STATED GOAL: Copy out all of the material exactly as presented.

"""

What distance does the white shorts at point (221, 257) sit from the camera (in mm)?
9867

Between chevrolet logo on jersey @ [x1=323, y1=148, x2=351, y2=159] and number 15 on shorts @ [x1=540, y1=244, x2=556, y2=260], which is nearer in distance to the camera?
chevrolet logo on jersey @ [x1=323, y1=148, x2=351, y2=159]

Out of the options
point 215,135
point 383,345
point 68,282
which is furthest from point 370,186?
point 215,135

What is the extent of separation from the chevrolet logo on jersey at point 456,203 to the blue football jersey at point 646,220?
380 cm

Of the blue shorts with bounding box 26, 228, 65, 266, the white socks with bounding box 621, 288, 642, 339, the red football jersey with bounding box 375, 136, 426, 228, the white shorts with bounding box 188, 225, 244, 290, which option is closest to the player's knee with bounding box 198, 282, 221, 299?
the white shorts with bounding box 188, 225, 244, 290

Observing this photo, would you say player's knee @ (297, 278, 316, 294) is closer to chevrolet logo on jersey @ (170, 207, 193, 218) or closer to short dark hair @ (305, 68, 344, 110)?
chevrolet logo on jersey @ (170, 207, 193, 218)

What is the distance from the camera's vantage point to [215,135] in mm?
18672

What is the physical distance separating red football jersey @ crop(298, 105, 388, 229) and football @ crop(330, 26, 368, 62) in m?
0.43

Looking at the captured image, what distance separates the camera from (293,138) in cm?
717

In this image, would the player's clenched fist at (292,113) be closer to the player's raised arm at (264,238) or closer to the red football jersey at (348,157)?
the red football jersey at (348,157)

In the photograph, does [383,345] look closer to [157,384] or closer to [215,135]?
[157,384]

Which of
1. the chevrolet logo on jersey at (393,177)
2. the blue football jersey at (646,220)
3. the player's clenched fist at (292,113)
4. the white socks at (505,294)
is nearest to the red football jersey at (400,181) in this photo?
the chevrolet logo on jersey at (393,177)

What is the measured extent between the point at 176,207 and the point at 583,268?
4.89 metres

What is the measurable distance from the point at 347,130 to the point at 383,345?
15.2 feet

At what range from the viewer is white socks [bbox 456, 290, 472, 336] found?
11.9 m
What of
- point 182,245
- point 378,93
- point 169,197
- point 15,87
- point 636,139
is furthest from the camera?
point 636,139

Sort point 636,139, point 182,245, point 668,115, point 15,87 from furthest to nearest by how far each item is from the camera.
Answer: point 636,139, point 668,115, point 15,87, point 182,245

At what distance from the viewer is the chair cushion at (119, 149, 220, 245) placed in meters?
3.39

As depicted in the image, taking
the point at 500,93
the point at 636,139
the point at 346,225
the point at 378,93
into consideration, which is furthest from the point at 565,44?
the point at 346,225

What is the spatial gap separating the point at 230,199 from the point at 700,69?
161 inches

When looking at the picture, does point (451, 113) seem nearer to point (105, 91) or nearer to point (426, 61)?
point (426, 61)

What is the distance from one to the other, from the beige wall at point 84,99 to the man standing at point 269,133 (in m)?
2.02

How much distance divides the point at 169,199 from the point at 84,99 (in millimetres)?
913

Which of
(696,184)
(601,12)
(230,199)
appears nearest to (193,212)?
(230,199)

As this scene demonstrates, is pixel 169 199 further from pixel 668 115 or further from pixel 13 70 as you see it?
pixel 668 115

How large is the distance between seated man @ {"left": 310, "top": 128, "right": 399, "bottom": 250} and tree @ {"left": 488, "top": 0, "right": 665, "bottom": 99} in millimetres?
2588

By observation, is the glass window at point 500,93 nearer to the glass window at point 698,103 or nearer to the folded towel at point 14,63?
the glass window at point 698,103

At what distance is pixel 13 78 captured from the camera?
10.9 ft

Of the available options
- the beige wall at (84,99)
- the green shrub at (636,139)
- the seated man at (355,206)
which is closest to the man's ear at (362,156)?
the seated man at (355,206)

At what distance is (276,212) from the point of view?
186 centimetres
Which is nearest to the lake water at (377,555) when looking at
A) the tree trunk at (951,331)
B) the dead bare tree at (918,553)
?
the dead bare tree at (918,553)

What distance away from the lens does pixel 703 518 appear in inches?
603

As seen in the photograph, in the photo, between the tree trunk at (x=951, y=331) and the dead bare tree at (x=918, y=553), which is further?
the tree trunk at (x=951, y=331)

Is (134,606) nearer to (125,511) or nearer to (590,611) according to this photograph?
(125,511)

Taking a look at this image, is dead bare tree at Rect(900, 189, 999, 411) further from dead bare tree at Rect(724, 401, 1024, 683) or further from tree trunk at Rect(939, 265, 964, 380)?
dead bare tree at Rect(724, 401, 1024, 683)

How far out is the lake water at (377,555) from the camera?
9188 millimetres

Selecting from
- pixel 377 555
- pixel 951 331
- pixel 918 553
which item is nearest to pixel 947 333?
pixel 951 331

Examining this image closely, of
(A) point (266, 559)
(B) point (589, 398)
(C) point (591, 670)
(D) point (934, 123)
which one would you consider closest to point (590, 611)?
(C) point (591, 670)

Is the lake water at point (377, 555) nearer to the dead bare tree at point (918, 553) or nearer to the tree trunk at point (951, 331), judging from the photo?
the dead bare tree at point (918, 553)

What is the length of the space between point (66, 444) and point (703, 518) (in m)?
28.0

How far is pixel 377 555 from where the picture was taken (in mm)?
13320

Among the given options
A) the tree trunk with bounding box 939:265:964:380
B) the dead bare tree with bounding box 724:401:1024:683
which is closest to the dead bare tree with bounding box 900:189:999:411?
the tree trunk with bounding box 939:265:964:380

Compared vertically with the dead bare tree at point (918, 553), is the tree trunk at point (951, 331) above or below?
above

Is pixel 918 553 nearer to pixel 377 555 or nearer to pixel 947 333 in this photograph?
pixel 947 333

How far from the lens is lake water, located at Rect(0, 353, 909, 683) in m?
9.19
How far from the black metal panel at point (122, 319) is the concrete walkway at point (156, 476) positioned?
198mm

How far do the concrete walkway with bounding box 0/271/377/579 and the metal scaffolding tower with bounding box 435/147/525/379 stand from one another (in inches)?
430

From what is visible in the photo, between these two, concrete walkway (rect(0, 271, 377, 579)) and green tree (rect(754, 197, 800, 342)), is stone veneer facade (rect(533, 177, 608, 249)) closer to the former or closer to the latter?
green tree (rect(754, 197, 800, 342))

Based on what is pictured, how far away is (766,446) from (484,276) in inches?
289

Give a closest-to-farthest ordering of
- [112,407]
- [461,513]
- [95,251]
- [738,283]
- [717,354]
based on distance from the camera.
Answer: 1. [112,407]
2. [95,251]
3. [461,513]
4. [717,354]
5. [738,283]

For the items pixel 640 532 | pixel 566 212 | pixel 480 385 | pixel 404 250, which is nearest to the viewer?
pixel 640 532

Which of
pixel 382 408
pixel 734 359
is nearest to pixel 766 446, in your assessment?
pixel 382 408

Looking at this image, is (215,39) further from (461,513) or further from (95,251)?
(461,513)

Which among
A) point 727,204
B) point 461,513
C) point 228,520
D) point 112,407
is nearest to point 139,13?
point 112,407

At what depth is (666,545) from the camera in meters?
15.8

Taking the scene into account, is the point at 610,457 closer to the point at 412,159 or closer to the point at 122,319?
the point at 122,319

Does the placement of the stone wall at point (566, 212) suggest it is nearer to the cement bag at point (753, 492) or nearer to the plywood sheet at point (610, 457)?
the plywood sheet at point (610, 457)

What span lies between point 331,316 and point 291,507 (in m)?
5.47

"""

SOLUTION BELOW:
What distance does the white shorts at point (221, 257) sit from the camera (in mm)?
9867

Between chevrolet logo on jersey @ [x1=323, y1=148, x2=351, y2=159] and number 15 on shorts @ [x1=540, y1=244, x2=556, y2=260], which is nearer in distance to the camera?
chevrolet logo on jersey @ [x1=323, y1=148, x2=351, y2=159]

Out of the options
point 215,135
point 383,345
point 68,282
which is furthest from point 370,186?
point 215,135

What is the extent of separation from the chevrolet logo on jersey at point 456,203 to the blue football jersey at point 646,220?
380 cm

Of the blue shorts with bounding box 26, 228, 65, 266, the white socks with bounding box 621, 288, 642, 339, the red football jersey with bounding box 375, 136, 426, 228, the white shorts with bounding box 188, 225, 244, 290, which option is closest to the player's knee with bounding box 198, 282, 221, 299?
the white shorts with bounding box 188, 225, 244, 290

Observing this photo, would you say player's knee @ (297, 278, 316, 294) is closer to chevrolet logo on jersey @ (170, 207, 193, 218) or closer to short dark hair @ (305, 68, 344, 110)?
chevrolet logo on jersey @ (170, 207, 193, 218)

What is the distance from the camera's vantage point to [215,135] in mm?
18672

What is the physical distance separating red football jersey @ crop(298, 105, 388, 229) and football @ crop(330, 26, 368, 62) in m?
0.43

Looking at the captured image, what distance separates the camera from (293,138) in cm?
717

In this image, would the player's clenched fist at (292,113) be closer to the player's raised arm at (264,238) or closer to the red football jersey at (348,157)?
the red football jersey at (348,157)

In the photograph, does [383,345] look closer to [157,384] or closer to [215,135]?
[157,384]

Which of
1. the chevrolet logo on jersey at (393,177)
2. the blue football jersey at (646,220)
3. the player's clenched fist at (292,113)
4. the white socks at (505,294)
is nearest to the red football jersey at (400,181) in this photo?
the chevrolet logo on jersey at (393,177)

What is the measured extent between the point at 176,207 and the point at 583,268?
4.89 metres

What is the measurable distance from the point at 347,130 to the point at 383,345?
15.2 feet

At what range from the viewer is white socks [bbox 456, 290, 472, 336] found?
11.9 m
What of
- point 182,245
- point 378,93
- point 169,197
- point 15,87
- point 636,139
is furthest from the camera?
point 636,139

Sort point 636,139, point 182,245, point 668,115, point 15,87 from furthest to nearest by how far each item is from the camera.
Answer: point 636,139, point 668,115, point 15,87, point 182,245

At what distance from the viewer is the chair cushion at (119, 149, 220, 245) placed in meters?
3.39

As depicted in the image, taking
the point at 500,93
the point at 636,139
the point at 346,225
the point at 378,93
into consideration, which is furthest from the point at 565,44?
the point at 346,225

What is the spatial gap separating the point at 230,199 from the point at 700,69?
161 inches

When looking at the picture, does point (451, 113) seem nearer to point (105, 91) or nearer to point (426, 61)?
point (426, 61)

What is the distance from one to the other, from the beige wall at point 84,99 to the man standing at point 269,133 (in m)?
2.02

How much distance divides the point at 169,199 from the point at 84,99 (in millimetres)?
913

Which of
(696,184)
(601,12)
(230,199)
appears nearest to (193,212)?
(230,199)

As this scene demonstrates, is pixel 169 199 further from pixel 668 115 or further from pixel 13 70 as you see it?
pixel 668 115

How large is the distance between seated man @ {"left": 310, "top": 128, "right": 399, "bottom": 250} and tree @ {"left": 488, "top": 0, "right": 665, "bottom": 99} in millimetres?
2588

By observation, is the glass window at point 500,93 nearer to the glass window at point 698,103 or nearer to the folded towel at point 14,63?
the glass window at point 698,103

At what distance is pixel 13 78 captured from the camera?
10.9 ft

Of the available options
- the beige wall at (84,99)
- the green shrub at (636,139)
- the seated man at (355,206)
which is closest to the man's ear at (362,156)?
the seated man at (355,206)

At what distance is (276,212) from the point of view?
186 centimetres
Which is nearest to the lake water at (377,555) when looking at
A) the tree trunk at (951,331)
B) the dead bare tree at (918,553)
?
the dead bare tree at (918,553)

What distance away from the lens does pixel 703 518 appear in inches?
603

As seen in the photograph, in the photo, between the tree trunk at (x=951, y=331) and the dead bare tree at (x=918, y=553), which is further?
the tree trunk at (x=951, y=331)

Is (134,606) nearer to (125,511) or nearer to (590,611) according to this photograph?
(125,511)

Taking a look at this image, is dead bare tree at Rect(900, 189, 999, 411) further from dead bare tree at Rect(724, 401, 1024, 683) or further from tree trunk at Rect(939, 265, 964, 380)?
dead bare tree at Rect(724, 401, 1024, 683)

How far out is the lake water at (377,555) from the camera?
9188 millimetres

Selecting from
- pixel 377 555
- pixel 951 331
- pixel 918 553
which item is nearest to pixel 947 333?
pixel 951 331

Examining this image closely, of
(A) point (266, 559)
(B) point (589, 398)
(C) point (591, 670)
(D) point (934, 123)
which one would you consider closest to point (590, 611)?
(C) point (591, 670)

Is the lake water at point (377, 555) nearer to the dead bare tree at point (918, 553) or nearer to the tree trunk at point (951, 331), judging from the photo?
the dead bare tree at point (918, 553)

What is the length of the space between point (66, 444) and point (703, 518) (in m)?
28.0

How far is pixel 377 555 from where the picture was taken (in mm)?
13320

Among the given options
A) the tree trunk with bounding box 939:265:964:380
B) the dead bare tree with bounding box 724:401:1024:683
which is closest to the dead bare tree with bounding box 900:189:999:411?
the tree trunk with bounding box 939:265:964:380

Compared vertically with the dead bare tree at point (918, 553), is the tree trunk at point (951, 331) above or below?
above

Is pixel 918 553 nearer to pixel 377 555 or nearer to pixel 947 333 in this photograph?
pixel 947 333

How far from the lens is lake water, located at Rect(0, 353, 909, 683) in m?
9.19
How far from the black metal panel at point (122, 319) is the concrete walkway at point (156, 476) positioned?
198mm

How far do the concrete walkway with bounding box 0/271/377/579 and the metal scaffolding tower with bounding box 435/147/525/379 stand from one another (in inches)?
430

From what is visible in the photo, between these two, concrete walkway (rect(0, 271, 377, 579)) and green tree (rect(754, 197, 800, 342)), is stone veneer facade (rect(533, 177, 608, 249)) closer to the former or closer to the latter?
green tree (rect(754, 197, 800, 342))

Based on what is pictured, how far away is (766,446) from (484,276) in inches?
289

Give a closest-to-farthest ordering of
- [112,407]
- [461,513]
- [95,251]
- [738,283]
- [717,354]
based on distance from the camera.
Answer: 1. [112,407]
2. [95,251]
3. [461,513]
4. [717,354]
5. [738,283]

For the items pixel 640 532 | pixel 566 212 | pixel 480 385 | pixel 404 250, which is nearest to the viewer?
pixel 640 532

Which of
pixel 382 408
pixel 734 359
is nearest to pixel 766 446, in your assessment?
pixel 382 408

Looking at this image, is (215,39) further from (461,513) or further from (95,251)?
(461,513)

Which among
A) point 727,204
B) point 461,513
C) point 228,520
D) point 112,407
is nearest to point 139,13?
point 112,407

At what depth is (666,545) from the camera in meters?
15.8

Taking the scene into account, is the point at 610,457 closer to the point at 412,159 or closer to the point at 122,319?
the point at 122,319

Does the placement of the stone wall at point (566, 212) suggest it is nearer to the cement bag at point (753, 492) or nearer to the plywood sheet at point (610, 457)?
the plywood sheet at point (610, 457)

What span lies between point 331,316 and point 291,507 (in m)?
5.47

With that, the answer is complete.